Equity awards form a key part of employee pay at Meta, alongside base salaries and annual cash bonuses. The company typically adjusts equity allocations in line with broader industry trends, while aiming to remain among the highest-paying employers in its local markets. This year, however, many employees learned they would receive around 5 percent less in equity “refreshers,” though the precise reduction varies depending on role and performance level.

At the same time, Meta is overhauling its performance review system. According to people familiar with the changes, the company plans to channel a greater share of its compensation budget toward top performers. As a result, overall compensation spending has risen, despite the broad-based reduction in equity grants. The changes were first reported by Business Insider.

Meta declined to comment on the adjustments.

The compensation shift has sparked discussion among employees on Blind, the anonymous workplace forum popular in the tech industry. Some expressed frustration at the latest reduction. “Another reduction. I guess that’s what I get for trying!

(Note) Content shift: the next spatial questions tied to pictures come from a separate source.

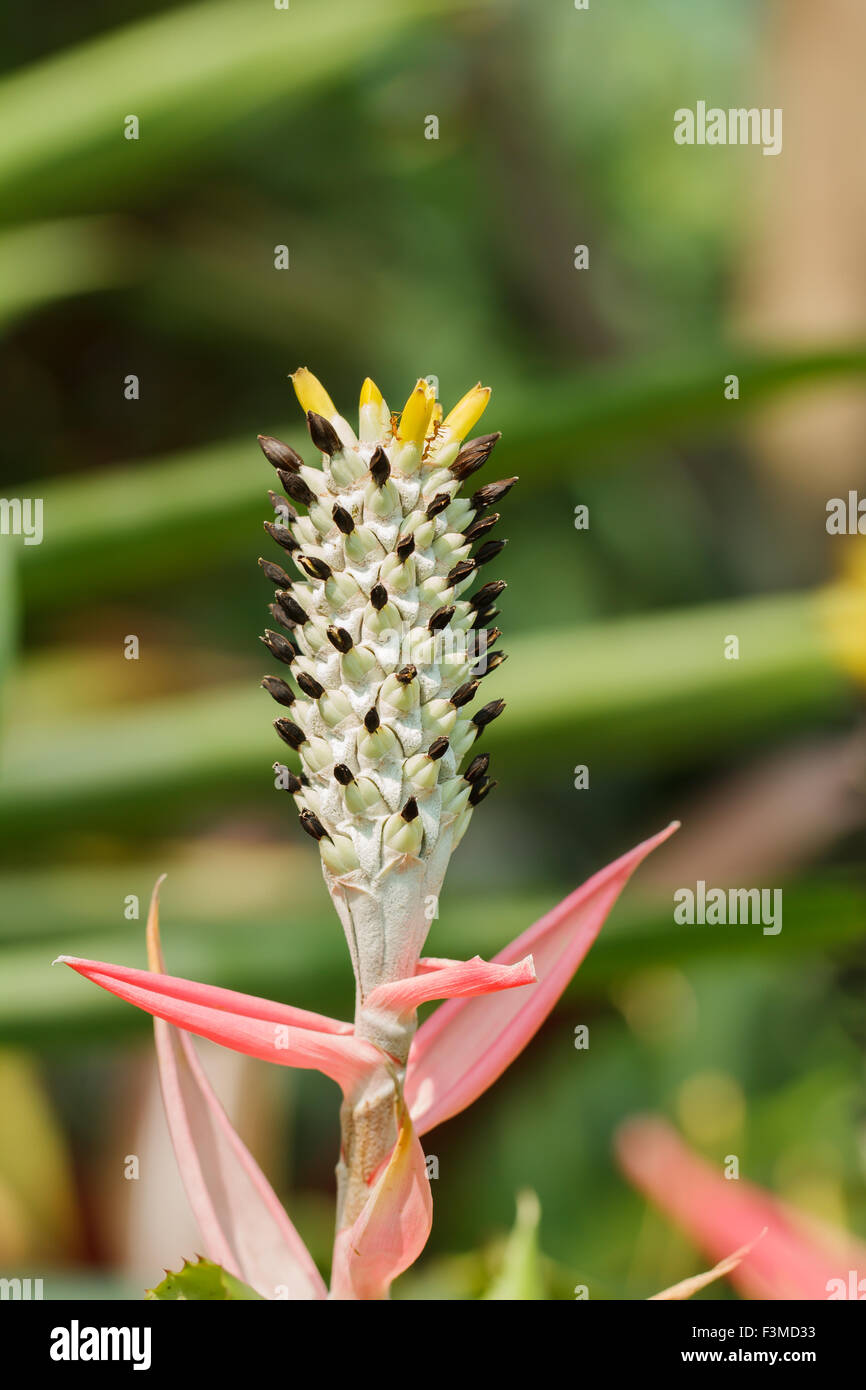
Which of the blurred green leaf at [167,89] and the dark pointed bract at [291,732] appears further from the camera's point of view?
the blurred green leaf at [167,89]

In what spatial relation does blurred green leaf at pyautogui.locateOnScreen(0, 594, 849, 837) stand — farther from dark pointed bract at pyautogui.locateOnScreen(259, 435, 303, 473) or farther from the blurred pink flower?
dark pointed bract at pyautogui.locateOnScreen(259, 435, 303, 473)

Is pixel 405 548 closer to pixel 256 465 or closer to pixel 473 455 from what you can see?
pixel 473 455
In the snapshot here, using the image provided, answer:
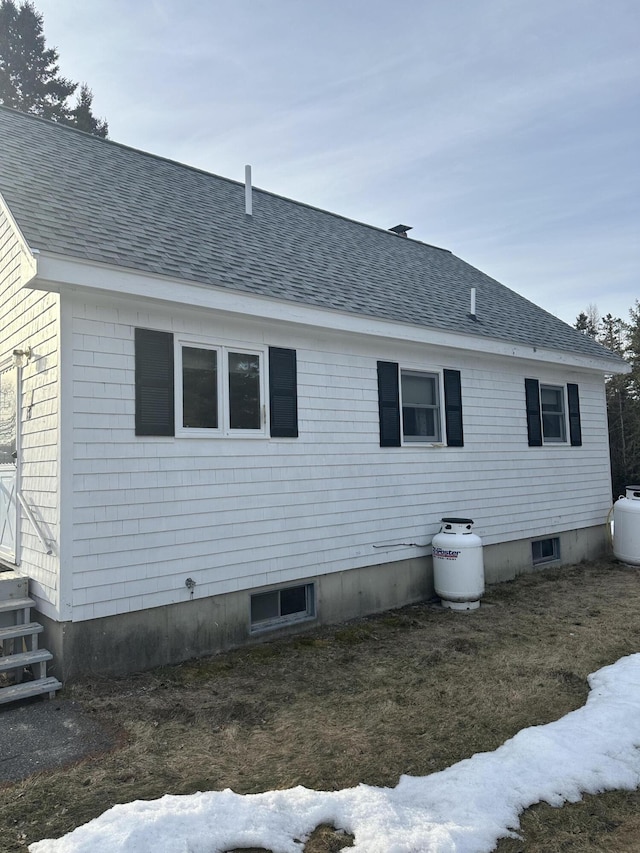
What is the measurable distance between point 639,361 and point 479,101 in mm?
20666

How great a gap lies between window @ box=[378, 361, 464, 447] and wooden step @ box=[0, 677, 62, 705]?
14.0 feet

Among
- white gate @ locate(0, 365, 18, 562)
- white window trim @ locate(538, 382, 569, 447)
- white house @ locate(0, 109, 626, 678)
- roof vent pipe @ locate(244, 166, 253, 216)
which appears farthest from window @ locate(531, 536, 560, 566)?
white gate @ locate(0, 365, 18, 562)

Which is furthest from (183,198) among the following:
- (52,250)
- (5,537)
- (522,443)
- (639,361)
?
(639,361)

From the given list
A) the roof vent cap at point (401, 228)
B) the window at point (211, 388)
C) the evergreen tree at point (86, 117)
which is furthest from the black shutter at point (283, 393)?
the evergreen tree at point (86, 117)

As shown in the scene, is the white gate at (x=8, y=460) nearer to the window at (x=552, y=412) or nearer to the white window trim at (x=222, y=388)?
the white window trim at (x=222, y=388)

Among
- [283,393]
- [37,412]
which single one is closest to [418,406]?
[283,393]

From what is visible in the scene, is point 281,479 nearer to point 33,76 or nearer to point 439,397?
point 439,397

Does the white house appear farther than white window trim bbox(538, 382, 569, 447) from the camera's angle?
No

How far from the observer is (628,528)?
31.1 ft

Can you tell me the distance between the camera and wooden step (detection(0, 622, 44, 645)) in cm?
447

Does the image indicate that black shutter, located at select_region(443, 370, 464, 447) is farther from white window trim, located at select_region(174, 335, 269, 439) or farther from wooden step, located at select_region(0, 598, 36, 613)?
wooden step, located at select_region(0, 598, 36, 613)

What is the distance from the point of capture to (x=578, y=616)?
6.54 metres

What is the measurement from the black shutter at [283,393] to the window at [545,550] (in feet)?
17.1

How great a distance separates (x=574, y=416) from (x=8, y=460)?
8.76m
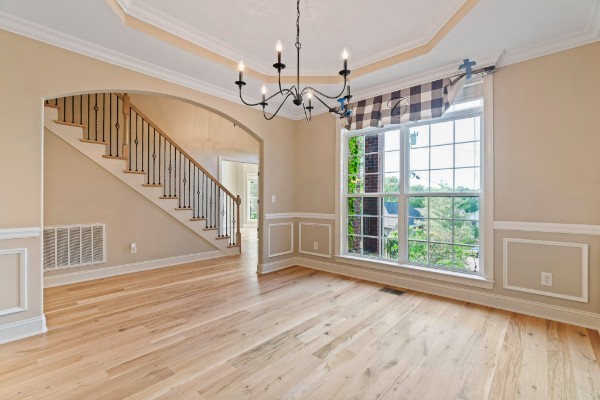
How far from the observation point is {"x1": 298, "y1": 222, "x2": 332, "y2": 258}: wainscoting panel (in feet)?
14.2

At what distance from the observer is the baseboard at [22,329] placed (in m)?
2.19

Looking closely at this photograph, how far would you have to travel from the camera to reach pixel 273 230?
441 cm

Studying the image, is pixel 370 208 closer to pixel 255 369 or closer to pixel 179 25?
pixel 255 369

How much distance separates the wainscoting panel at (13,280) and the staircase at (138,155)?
2.08 m

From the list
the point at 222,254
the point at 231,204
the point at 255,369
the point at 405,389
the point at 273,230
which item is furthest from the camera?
the point at 231,204

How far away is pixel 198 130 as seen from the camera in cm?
608

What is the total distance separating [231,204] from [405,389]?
512cm

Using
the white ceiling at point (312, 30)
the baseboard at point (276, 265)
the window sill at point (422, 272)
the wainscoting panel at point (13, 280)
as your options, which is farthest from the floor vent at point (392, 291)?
the wainscoting panel at point (13, 280)

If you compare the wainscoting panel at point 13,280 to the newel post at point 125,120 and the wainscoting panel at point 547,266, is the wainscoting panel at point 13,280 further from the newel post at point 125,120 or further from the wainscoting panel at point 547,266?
the wainscoting panel at point 547,266

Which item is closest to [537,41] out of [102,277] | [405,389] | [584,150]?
[584,150]

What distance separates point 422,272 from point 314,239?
5.68 feet

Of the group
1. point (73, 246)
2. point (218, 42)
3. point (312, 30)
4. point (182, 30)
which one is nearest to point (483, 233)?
point (312, 30)

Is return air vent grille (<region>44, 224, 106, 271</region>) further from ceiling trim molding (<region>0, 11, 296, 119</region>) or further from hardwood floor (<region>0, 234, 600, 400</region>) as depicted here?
ceiling trim molding (<region>0, 11, 296, 119</region>)

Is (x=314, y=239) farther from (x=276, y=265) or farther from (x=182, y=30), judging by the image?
(x=182, y=30)
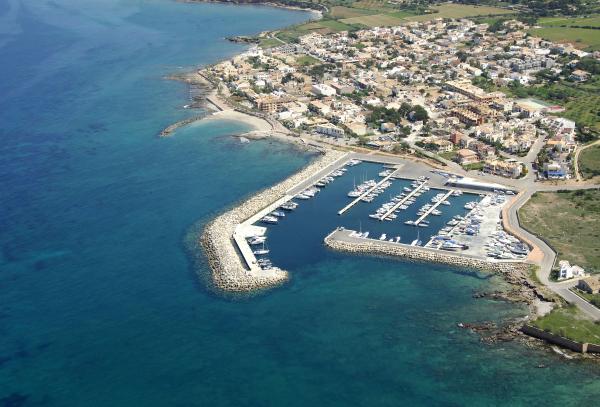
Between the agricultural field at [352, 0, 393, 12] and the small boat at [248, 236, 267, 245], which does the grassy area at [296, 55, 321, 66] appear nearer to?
the agricultural field at [352, 0, 393, 12]

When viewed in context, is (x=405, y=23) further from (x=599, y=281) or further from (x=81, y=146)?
(x=599, y=281)

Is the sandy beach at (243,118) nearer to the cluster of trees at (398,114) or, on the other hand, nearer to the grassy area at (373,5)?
the cluster of trees at (398,114)

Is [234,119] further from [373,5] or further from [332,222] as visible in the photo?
[373,5]

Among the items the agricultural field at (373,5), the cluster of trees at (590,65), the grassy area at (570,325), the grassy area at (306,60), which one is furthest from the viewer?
the agricultural field at (373,5)

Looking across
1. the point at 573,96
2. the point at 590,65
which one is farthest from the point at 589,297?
the point at 590,65

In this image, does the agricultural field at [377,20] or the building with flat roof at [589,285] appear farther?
the agricultural field at [377,20]

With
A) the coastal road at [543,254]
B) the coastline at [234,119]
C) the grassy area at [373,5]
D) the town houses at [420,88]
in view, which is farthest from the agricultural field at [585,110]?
the grassy area at [373,5]

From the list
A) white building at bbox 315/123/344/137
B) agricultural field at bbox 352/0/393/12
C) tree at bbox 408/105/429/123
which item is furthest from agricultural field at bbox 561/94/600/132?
agricultural field at bbox 352/0/393/12
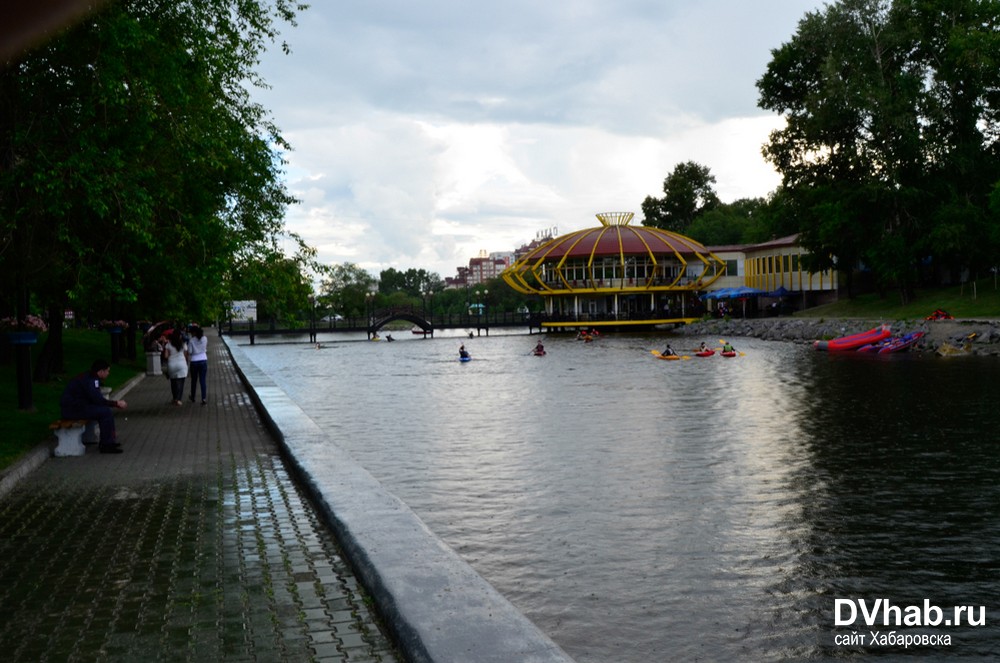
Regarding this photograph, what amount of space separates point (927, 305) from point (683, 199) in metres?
79.0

Bye Meta!” one user wrote, while another responded, “Cutting my work hours 5%.”

Yet others noted that departures may remain limited, given ongoing uncertainty in the technology job market and the fact that Meta’s total compensation packages remain highly competitive by industry standards.

As Zuckerberg doubles down on artificial intelligence, the company appears to be recalibrating how it rewards its workforce — tightening broad-based equity grants while concentrating resources on elite AI hires and infrastructure critical to its long-term ambitions.